Tribune co-écrite avec Elliott Aubin, publiée sur Marianne le 25 décembre.
L’histoire ne se répète jamais sans bégayer. Il y a 10 ans déjà, le centenaire de la loi de Laïcité était passé presque inaperçu. On aurait pu s’attendre à ce qu’après les attentats de janvier 2015, puis ceux du mois dernier, les 110 ans de la loi dite de séparation des églises et de l’Etat aurait pu donner lieu à plus de solennité. Mis-à-part une semaine de la laïcité dans l’enseignement, reposant le plus souvent sur la bonne volonté des enseignants, rien ou presque. La manifestation prévue par l’association la Libre Pensée a même été interdite, sous prétexte d’état d’urgence.
Nous affirmons cependant qu’il y a urgence à réaffirmer la nécessité de la laïcité en France. Elle est attaquée au nom de l’ordre moral religieux, comme l’a montré la manif pour tous. Elle subit le baiser du scorpion, l’extrême droite la transformant en son contraire, l’islamophobie au lieu de la liberté de conscience religieuse. Elle est bafouée par ceux qui font mine de confondre cultuel et culturel en installant des crèches dans des lieux publics ou subventionnant des instituts de culture religieuse.
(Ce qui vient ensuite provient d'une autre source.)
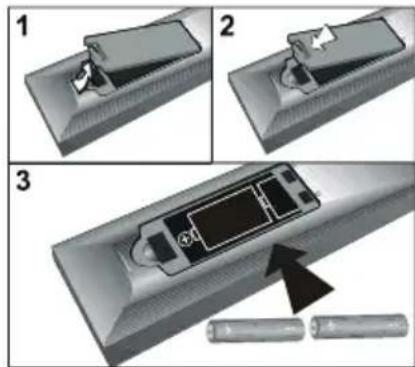 1
2
3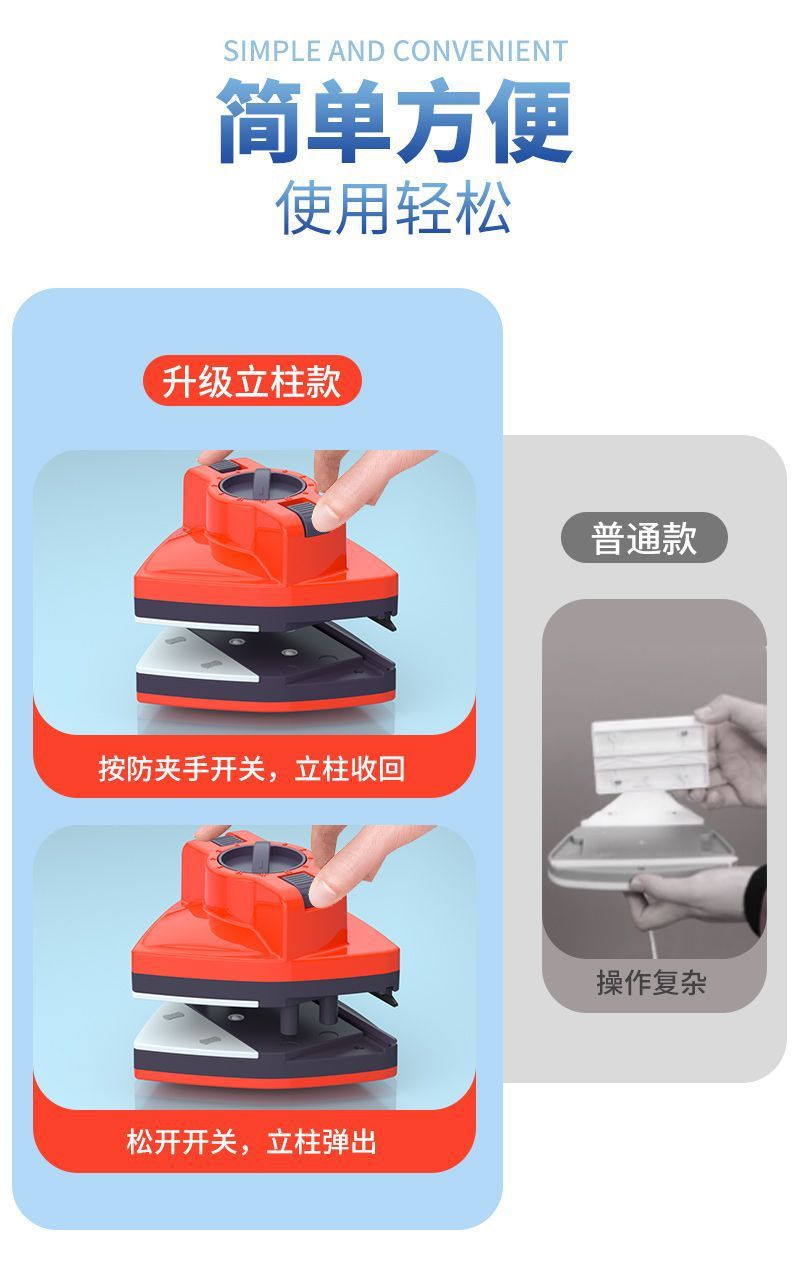 SIMPLE AND CONVENIENT
简单方便
使用轻松

升级立柱款

按防夹手开关，立柱收回

松开开关，立柱弹出

普通款

操作复杂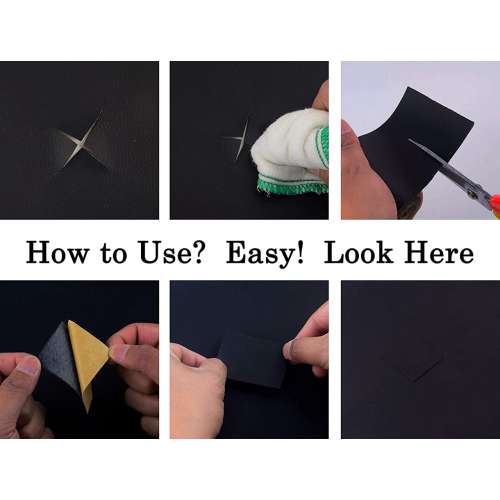 How to Use? Easy! Look Here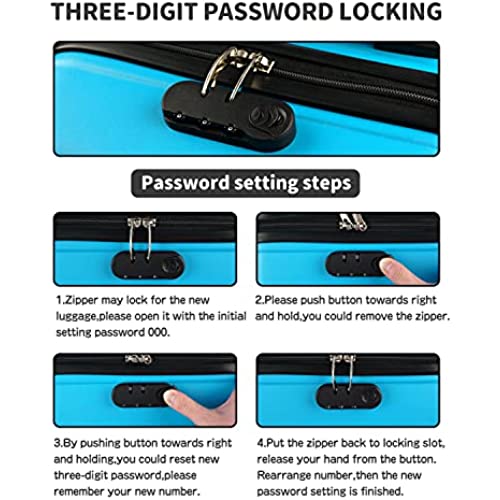 THREE-DIGIT PASSWORD LOCKING

Password setting steps

1.Zipper may lock for the new luggage,please open it with the initial setting password 000.

2.Please push button towards right and hold,you could remove the zipper.

3.By pushing button towards right and holding,you could reset new three-digit password,please remember your new number.

4.Put the zipper back to locking slot, release your hand from the button. Rearrange number,then the new password setting is finished.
Car loin d’être une loi qui interdit et réprime, la laïcité républicaine pose comme fondement du vivre ensemble la liberté de croire ou de ne pas croire. Comme tout droit, elle ne peut être garantir que par le devoir qui l’accompagne : pour que chacun puisse croire librement, il faut empêcher tout prosélytisme, et au premier rang à l’école. Voilà pourquoi il est absurde de parler de laïcité à la française, comme s’il y avait une liberté à la française. Ce n’est pas une pratique culturelle : la liberté de conscience est réclamée dans toutes les régions du monde, il n’y a qu’à voir le combat menée par les tunisiens contre l’inscription du délit de blasphème dans leur nouvelle constitution, ou la lutte des femmes en Espagne contre l’ingérence religieuse dans la législation sur le droit à l’avortement.
110 ans après nous avons besoin de plus de laïcité. Il faut abroger la loi Debré qui accorde un avantage à l’enseignement privé confessionnel. Il faut renoncer au concordat qui maintient un financement public du culte. Dégagée de ces archaïsmes la loi de séparation des églises et de l’État n’en apparaitra que plus universelle et s’appliquant à tous les cultes.